→ **Challenge**
Can you write down every line of the data below word for word, leaving the pictures out?

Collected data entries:

::::

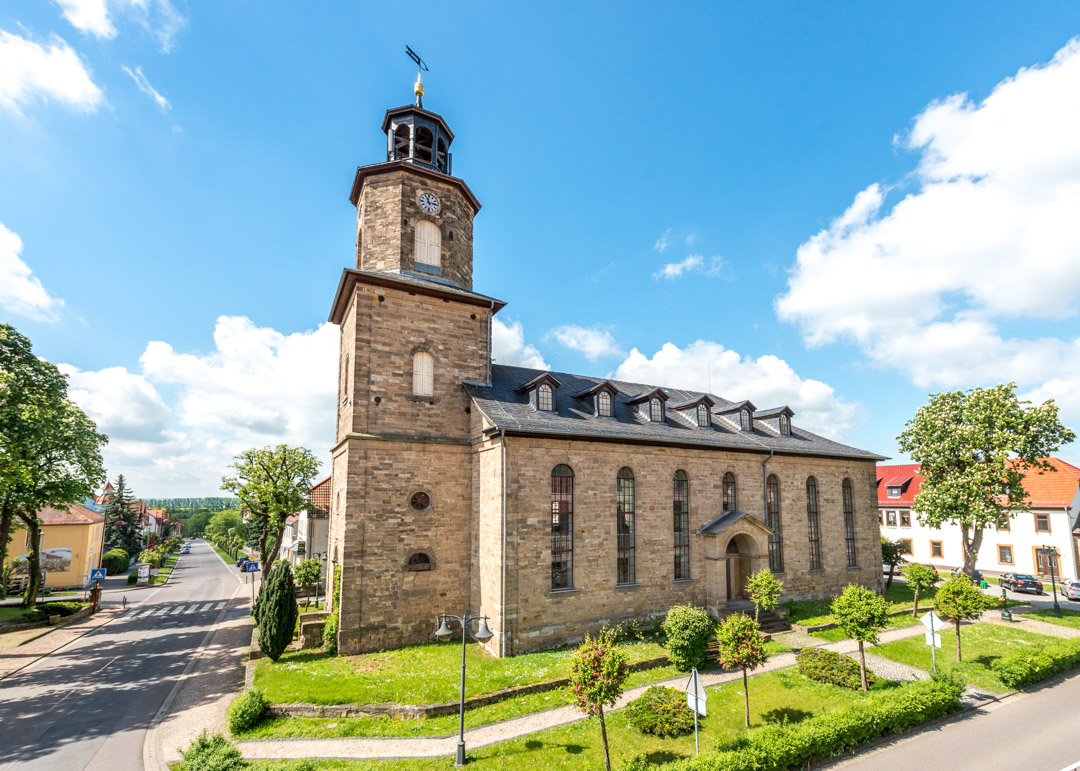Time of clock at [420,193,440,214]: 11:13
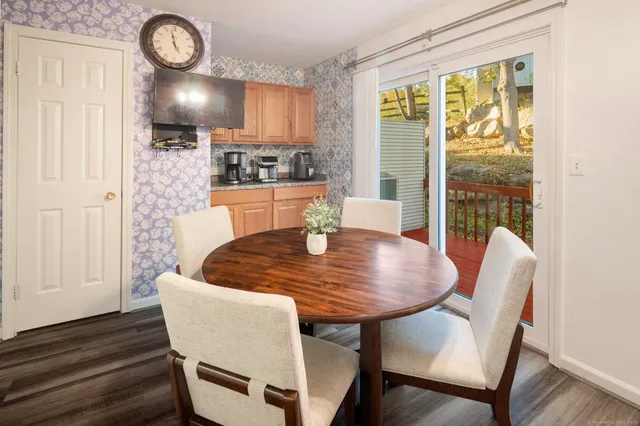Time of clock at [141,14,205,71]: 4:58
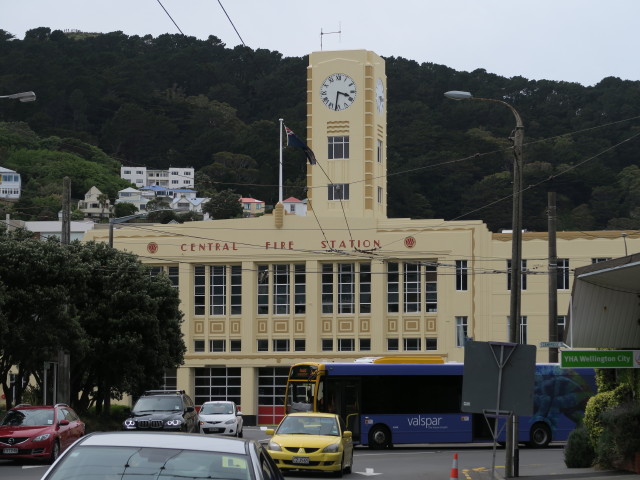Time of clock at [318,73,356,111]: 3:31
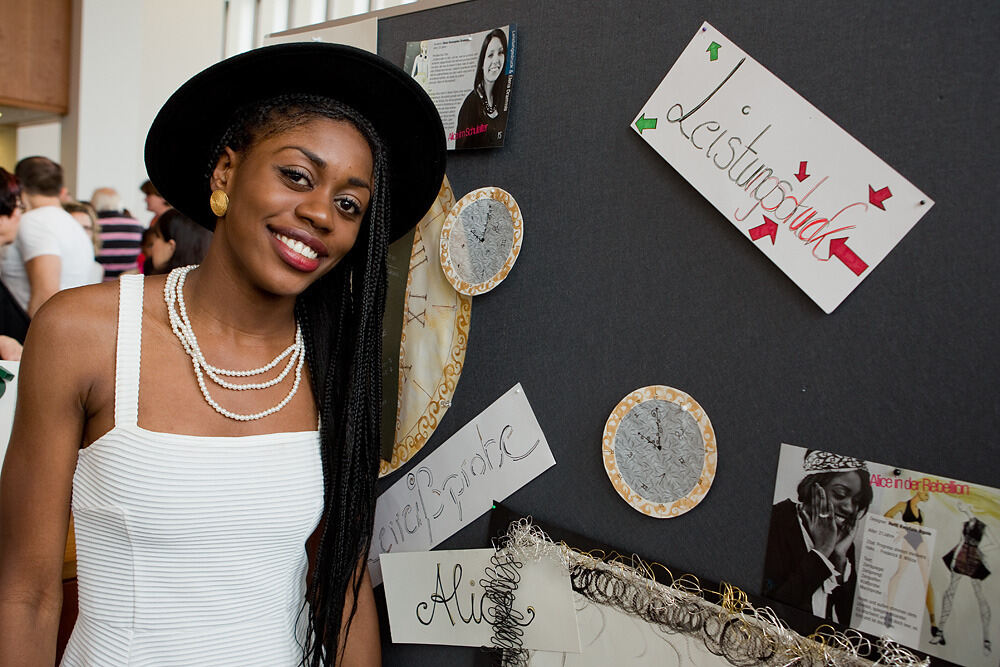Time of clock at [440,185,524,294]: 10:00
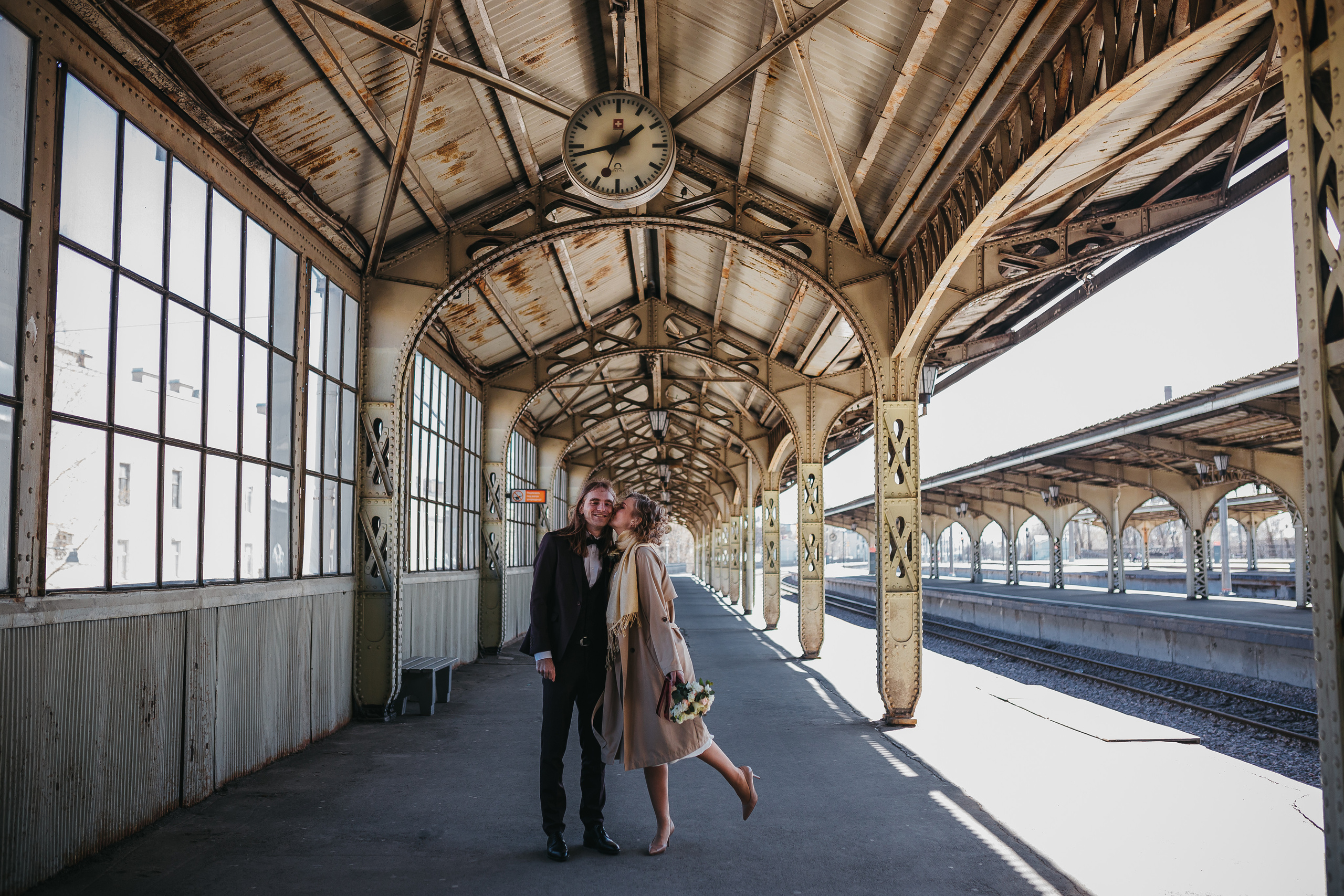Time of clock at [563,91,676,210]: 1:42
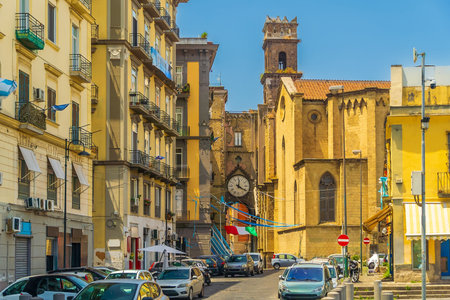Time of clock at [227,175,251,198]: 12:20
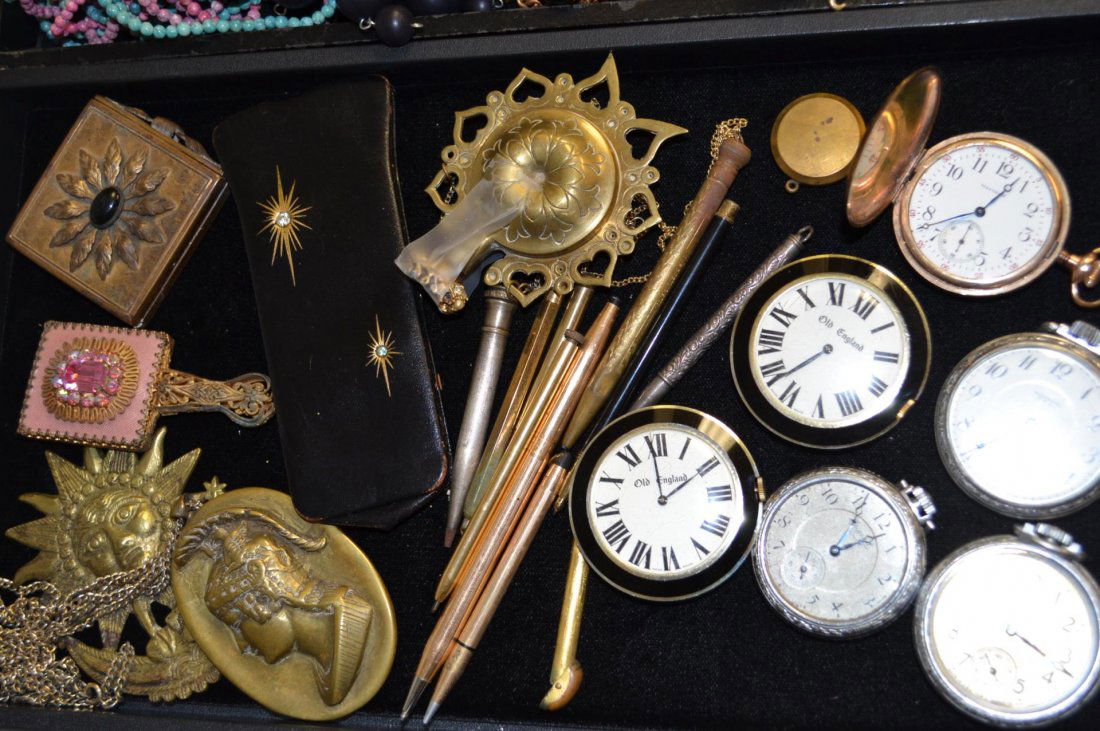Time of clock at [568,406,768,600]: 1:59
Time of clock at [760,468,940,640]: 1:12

::::

→ **Solution**
Time of clock at [420,193,440,214]: 11:13
Time of clock at [141,14,205,71]: 4:58
Time of clock at [318,73,356,111]: 3:31
Time of clock at [440,185,524,294]: 10:00
Time of clock at [563,91,676,210]: 1:42
Time of clock at [227,175,251,198]: 12:20
Time of clock at [568,406,768,600]: 1:59
Time of clock at [760,468,940,640]: 1:12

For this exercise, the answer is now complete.